The title of this post is a phrase I have in my Skype’s “mood message” — the simple quote shown to others next to your online status in Skype. It’s not that I hate or even dislike meetings. I just really hate inefficient ones and find that many people do not know how to properly prepare for, or execute, a productive meeting.
No one wants to attend a poorly run meeting. Below are my common sense rules for how to make a meeting far more likely to be successful and productive.

Making Meetings Productive
1. Keep attendance to as small a number as possible.
The likelihood of having a successful meeting drops with the addition of each person added to the meeting invite. Keep meetings small. If you must invite people who are not critical to the meeting, at least mark them as optional and explicitly tell them their attendance is optional in the body of the message invite. (Here’s directions for marking someone as optional in Outlook and doing so in Google calendar.)
2. Keep the meeting time to as minimal as possible – ideally 25 minutes or less.
Study upon study notes that attention span drops after 10 to 20 minutes. If the agenda and pre-meeting plans are done properly (see below), you’ll not need a lot of time. Meetings should be about making decisions, clarification of issues and ideas, and gaining consensus. They should not be about creating the agenda of the meeting, or providing status updates on tasks or anything else that can be done asynchronous via email.
You may have noted I didn’t put 30 minutes or half an hour in my rule. That was intentional. Often a decision maker needed at your meeting will also have another meeting scheduled right after. Do everyone a favor and allow time for people to have a break and/or move to their next scheduled event. Classes are scheduled with what is called “passing periods” for exactly this purpose: time for a break and for travel to the next class. Business meetings should do the same.
If you find you need more than 20 minutes in your meeting, then your discussion topics likely need to be broken into two or more meetings with greater focus to the subject at hand, and with the correct people involved, and not attempted with one big meeting.
3. Create and share the meeting agenda in the invite, then use it as the framework for your notes.
A corollary to this rule might be “Don’t accept a meeting invite that doesn’t have an agenda included within it.”
Agendas should be in the body of the meeting invite. List the reasons for the meeting at the top of the agenda and then the topics that should be covered in priority afterwards. Highlight, if possible, where a decision is needed.

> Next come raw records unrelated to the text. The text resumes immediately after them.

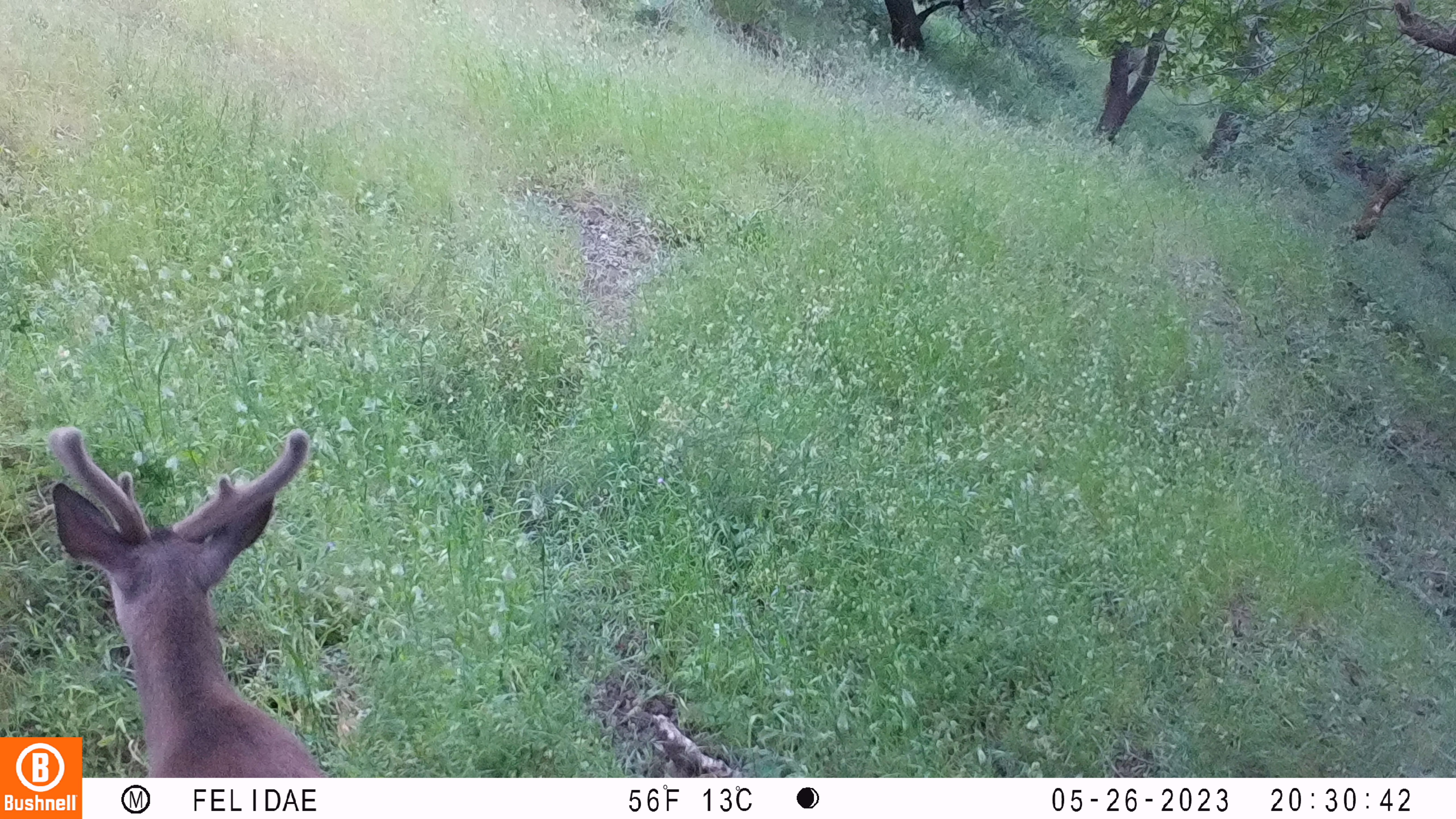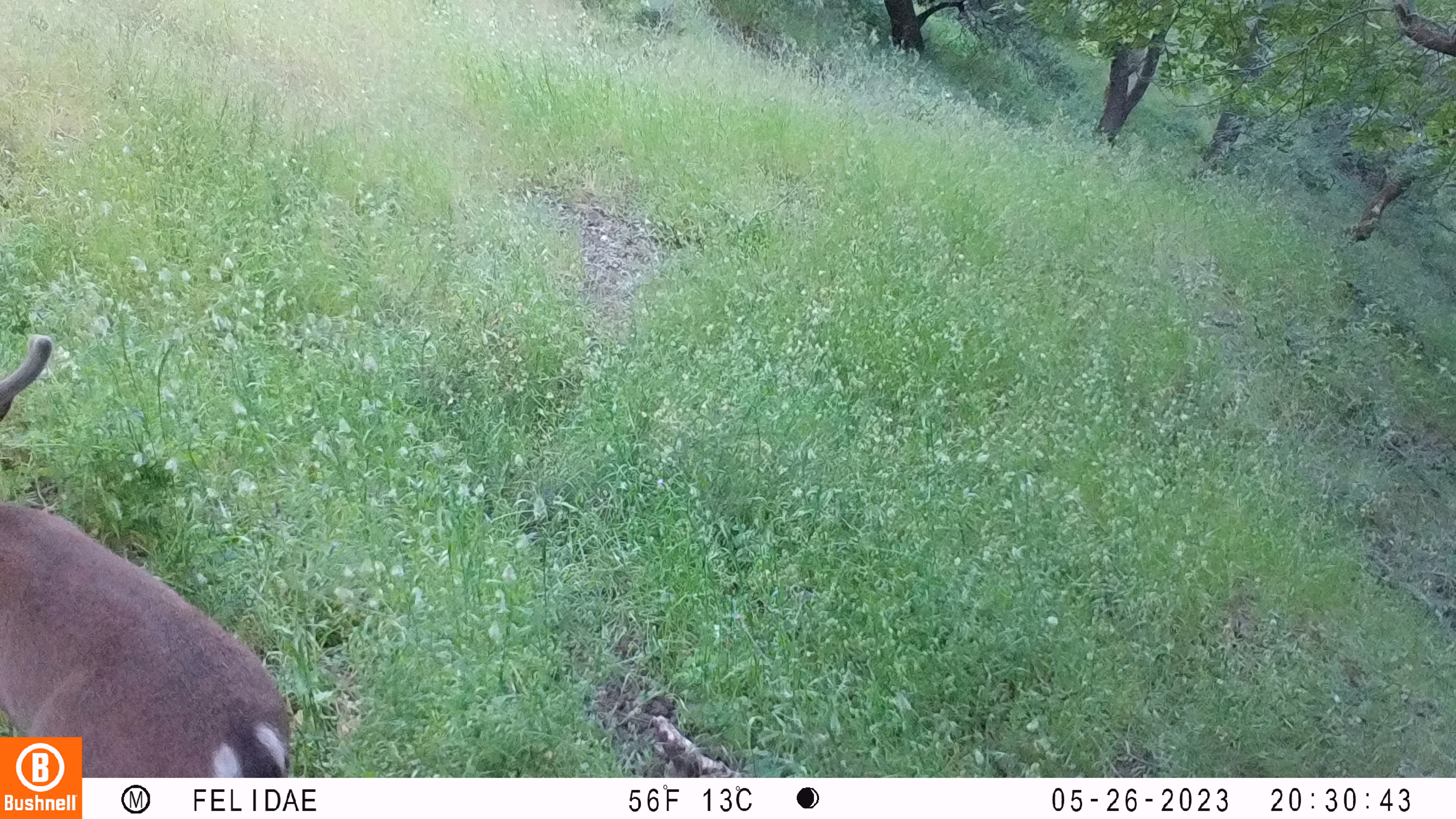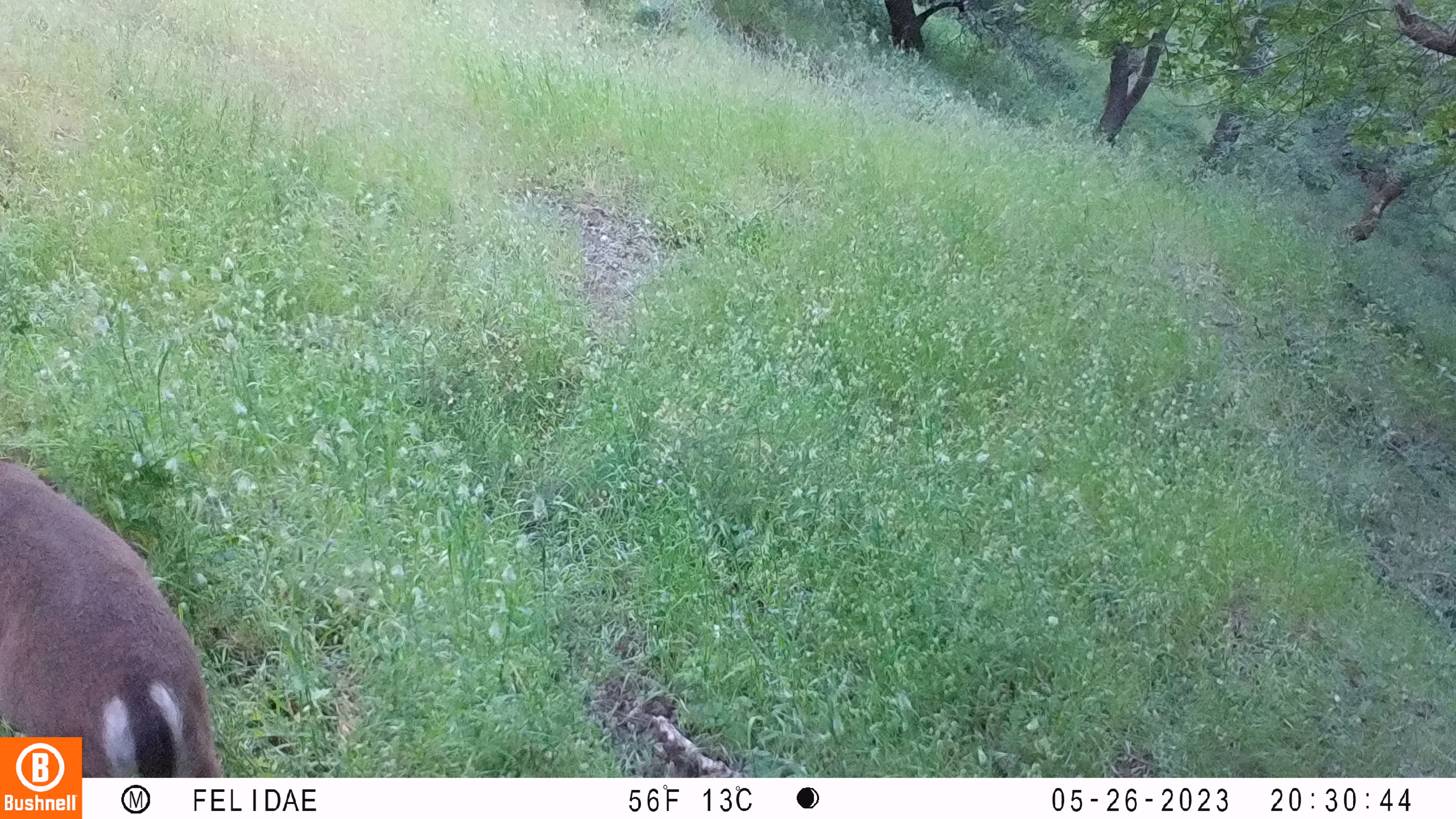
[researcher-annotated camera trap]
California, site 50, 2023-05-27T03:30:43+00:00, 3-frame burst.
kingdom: Animalia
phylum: Chordata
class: Mammalia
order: Artiodactyla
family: Cervidae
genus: Odocoileus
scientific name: Odocoileus hemionus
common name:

As noted above, the agenda should serve as the framework for the notes to be taken in the meeting. I like to do a “reply all” to the meeting invite and then list at the top of my note who attended and that I’m the notetaker. I set this up as people arrive to the meeting.
4. Don’t double-book required attendees.
Seems like an obvious thing, right? However, I can’t count the number of times I’ve been listed as a required attendee and also double-booked by someone who has access to my calendar and schedule. It’s just lazy, or plain rude, to not check the person’s schedule if you can.
Use Doodle or Calendly if you want to get a meeting time confirmed prior, especially if you have people invited for whom you cannot know their schedule before hand. This will avoid the calendaring and re-calendaring of events as everyone responds with their conflicts and suggests alternatives. Or worse, simply doesn’t attend the meeting and you need to start all over again as their input is critical.
Double-booking an optional attendee I believe is acceptable as their other commitment might change and this meeting is not critical. Don’t hold up the time to meet because an optional person’s calendar is not clear.
5. Assign who will be taking notes and if possible, display the notes being taken in real-time.
Ideally, everyone attending the meeting is taking notes if needed. However, assign an official note taker for your meeting so that people know that they may choose to engage fully without pausing to write a note down. Let everyone know from the outset that these notes will be shared at the meeting’s conclusion.
Use a conference room display or share the notetaker’s desktop with all attendees as the notes are being taken. This will do two important things: it will allow everyone to validate that the notes are accurate as they are being written and it will also show that the notetaker is not multitasking and answering emails or instant messages during the meeting.
If you are doing a virtual meeting, especially one where not everyone is fluent in the language being used, displaying the notes as you go can really help keep everyone on the same page.
6. Hold the last five minutes for review and next actions.
Unless you’ve created a culture where everyone understands that the last five minutes of the meeting will be for reviewing the meeting agenda and discussing the next actions and outcomes, let everyone know that this is your intention to do this when you start the meeting. This will help to keep people on the topics and clear that there will be assigned outcomes.
7. Send the meeting notes to all invited, not just those that attended.
Have you attended meetings where people are all taking notes but no one shares them? Or worse, you were unable to attend the meeting but not provided with the notes. Transparency and follow up are critical communication requirements. Sending out the meeting notes as follow up to a meeting provides closure and accountability.
BONUS: Create a culture where people are encouraged to leave meetings that are not of value.
If you are a manager or can influence the culture of your workplace, instituting a policy where it is not rude to leave a meeting or drop off of a call where it becomes apparent you are not needed is another means of optimizing meeting value.
Hopefully my list of rules above are ones you’re already doing. If not, pick two and see if you can’t start to break that iron triangle found in “efficient staff meeting.”